表題番号:2018K-255 日付:2019/02/15
研究課題分散型半線型発展方程式の爆発解の研究
研究者所属(当時) 資格 氏名
(代表者) 理工学術院 先進理工学部 教授 小澤 徹
(連携研究者) ピサ師範大学 博士研究員 藤原和将
研究成果概要
 ユークリッド空間上の非線型シュレディンガー方程式や複素ギンツブルグ・ランダウ方程式は、その非線型自己相互作用が引力型の場合、解は自己集中して爆発する。これは、レーザーの自己集束現象を数学的に説明するものとして興味深い理論である。その際、方程式のもつ時空尺度構造、ゲージ構造、変分構造が本質的に用いられる。特に、説明の鍵となる二次モーメントの消滅機構は空間伸長による対称性から定まるもので、通常、ビリアル論法と呼ばれている。

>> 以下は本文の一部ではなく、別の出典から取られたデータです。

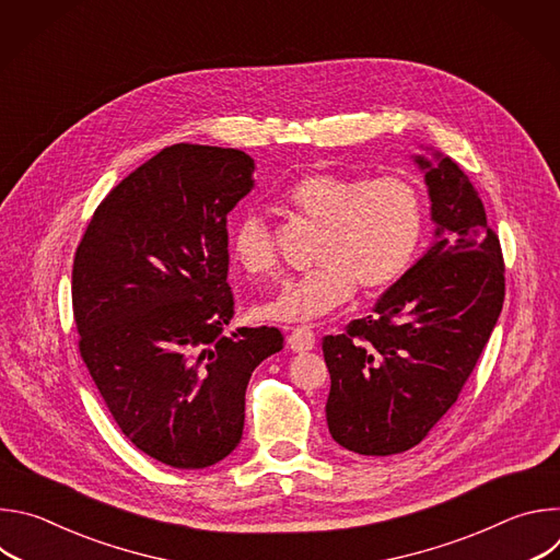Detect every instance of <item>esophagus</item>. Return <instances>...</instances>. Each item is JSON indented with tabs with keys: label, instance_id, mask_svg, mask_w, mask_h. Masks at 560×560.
I'll return each mask as SVG.
<instances>
[{
	"label": "esophagus",
	"instance_id": "1",
	"mask_svg": "<svg viewBox=\"0 0 560 560\" xmlns=\"http://www.w3.org/2000/svg\"><path fill=\"white\" fill-rule=\"evenodd\" d=\"M288 346H290V350H294V352H307V350H314V346H316V339H314V332L310 330V328H294V330H290V335H288Z\"/></svg>",
	"mask_w": 560,
	"mask_h": 560
}]
</instances>
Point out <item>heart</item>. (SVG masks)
Wrapping results in <instances>:
<instances>
[{
	"label": "heart",
	"mask_w": 560,
	"mask_h": 560,
	"mask_svg": "<svg viewBox=\"0 0 560 560\" xmlns=\"http://www.w3.org/2000/svg\"><path fill=\"white\" fill-rule=\"evenodd\" d=\"M288 210L322 228L314 248V270L288 283L259 314L272 322H312L357 290L381 292L401 277L421 244L425 201L404 175L357 177L316 171L285 190ZM230 255L250 277L279 270L275 236L266 219L244 212L230 225Z\"/></svg>",
	"instance_id": "heart-1"
}]
</instances>
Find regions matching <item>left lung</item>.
<instances>
[{
  "instance_id": "obj_1",
  "label": "left lung",
  "mask_w": 560,
  "mask_h": 560,
  "mask_svg": "<svg viewBox=\"0 0 560 560\" xmlns=\"http://www.w3.org/2000/svg\"><path fill=\"white\" fill-rule=\"evenodd\" d=\"M425 171L436 242L343 335L324 337L332 439L389 456L421 443L476 368L505 299L499 234L463 171L436 152Z\"/></svg>"
}]
</instances>
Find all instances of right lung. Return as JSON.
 Returning <instances> with one entry per match:
<instances>
[{"mask_svg": "<svg viewBox=\"0 0 560 560\" xmlns=\"http://www.w3.org/2000/svg\"><path fill=\"white\" fill-rule=\"evenodd\" d=\"M253 171L244 150L168 145L106 195L74 253L79 354L126 439L177 469L238 445L250 374L283 348L279 328L223 335L228 212Z\"/></svg>", "mask_w": 560, "mask_h": 560, "instance_id": "1", "label": "right lung"}]
</instances>
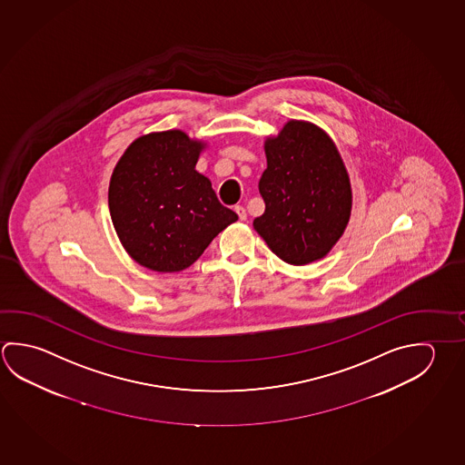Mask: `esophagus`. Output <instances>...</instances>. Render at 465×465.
I'll use <instances>...</instances> for the list:
<instances>
[{"label":"esophagus","instance_id":"esophagus-1","mask_svg":"<svg viewBox=\"0 0 465 465\" xmlns=\"http://www.w3.org/2000/svg\"><path fill=\"white\" fill-rule=\"evenodd\" d=\"M235 213H238L240 221H246V211H244L243 205H235Z\"/></svg>","mask_w":465,"mask_h":465}]
</instances>
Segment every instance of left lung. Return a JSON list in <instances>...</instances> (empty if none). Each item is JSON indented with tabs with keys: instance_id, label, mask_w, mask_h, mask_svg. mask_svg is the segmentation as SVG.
Segmentation results:
<instances>
[{
	"instance_id": "obj_1",
	"label": "left lung",
	"mask_w": 465,
	"mask_h": 465,
	"mask_svg": "<svg viewBox=\"0 0 465 465\" xmlns=\"http://www.w3.org/2000/svg\"><path fill=\"white\" fill-rule=\"evenodd\" d=\"M264 213L252 222L269 250L302 266L323 258L351 215V184L341 156L317 125L289 121L264 143Z\"/></svg>"
}]
</instances>
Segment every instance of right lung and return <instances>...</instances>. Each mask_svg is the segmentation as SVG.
Returning <instances> with one entry per match:
<instances>
[{"label": "right lung", "mask_w": 465, "mask_h": 465, "mask_svg": "<svg viewBox=\"0 0 465 465\" xmlns=\"http://www.w3.org/2000/svg\"><path fill=\"white\" fill-rule=\"evenodd\" d=\"M203 147L184 132H155L135 140L115 164L111 219L124 248L145 268H189L238 219L196 172Z\"/></svg>", "instance_id": "1"}]
</instances>
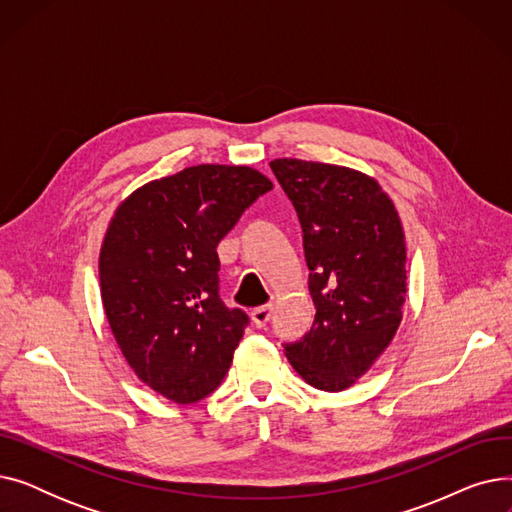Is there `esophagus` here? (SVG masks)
Segmentation results:
<instances>
[{
  "mask_svg": "<svg viewBox=\"0 0 512 512\" xmlns=\"http://www.w3.org/2000/svg\"><path fill=\"white\" fill-rule=\"evenodd\" d=\"M272 311H274V307H272V305H263V307L253 309V311H251V321H253V326L263 328V326L267 324V321H270Z\"/></svg>",
  "mask_w": 512,
  "mask_h": 512,
  "instance_id": "esophagus-1",
  "label": "esophagus"
}]
</instances>
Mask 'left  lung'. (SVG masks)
Here are the masks:
<instances>
[{
  "instance_id": "left-lung-1",
  "label": "left lung",
  "mask_w": 512,
  "mask_h": 512,
  "mask_svg": "<svg viewBox=\"0 0 512 512\" xmlns=\"http://www.w3.org/2000/svg\"><path fill=\"white\" fill-rule=\"evenodd\" d=\"M297 209L315 319L284 353L317 390L340 392L392 342L407 294L405 232L378 180L305 159L270 164Z\"/></svg>"
}]
</instances>
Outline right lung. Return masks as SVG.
<instances>
[{
    "label": "right lung",
    "mask_w": 512,
    "mask_h": 512,
    "mask_svg": "<svg viewBox=\"0 0 512 512\" xmlns=\"http://www.w3.org/2000/svg\"><path fill=\"white\" fill-rule=\"evenodd\" d=\"M272 180L201 164L126 197L99 253L105 317L137 378L178 405L211 394L249 317L220 299L218 242Z\"/></svg>",
    "instance_id": "right-lung-1"
}]
</instances>
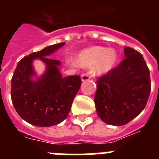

 一方、円環(トーラス)上で考えた場合の分散型非線型発展方程式は、数値解析的研究は数多く行われているが、時空の対称性が限られるため、ビリアル論法は役に立たない。[1]において研究代表者は、トーラス上の上記分散型非線型発展方程式に対し、ゲージ構造の破綻が爆発解の存在に結び付く事例を幾つか見出した。
 本研究では、[1]で見出した単調整の議論を更に深め、トーラス上の微分型非線型シュレディンガー方程式に対しても、単調性に由来する爆発現象を見出し数学的証明を与えた[2]。また、これらの結果を統一的に説明する理論体系に纏め上げ、[3]として発表した。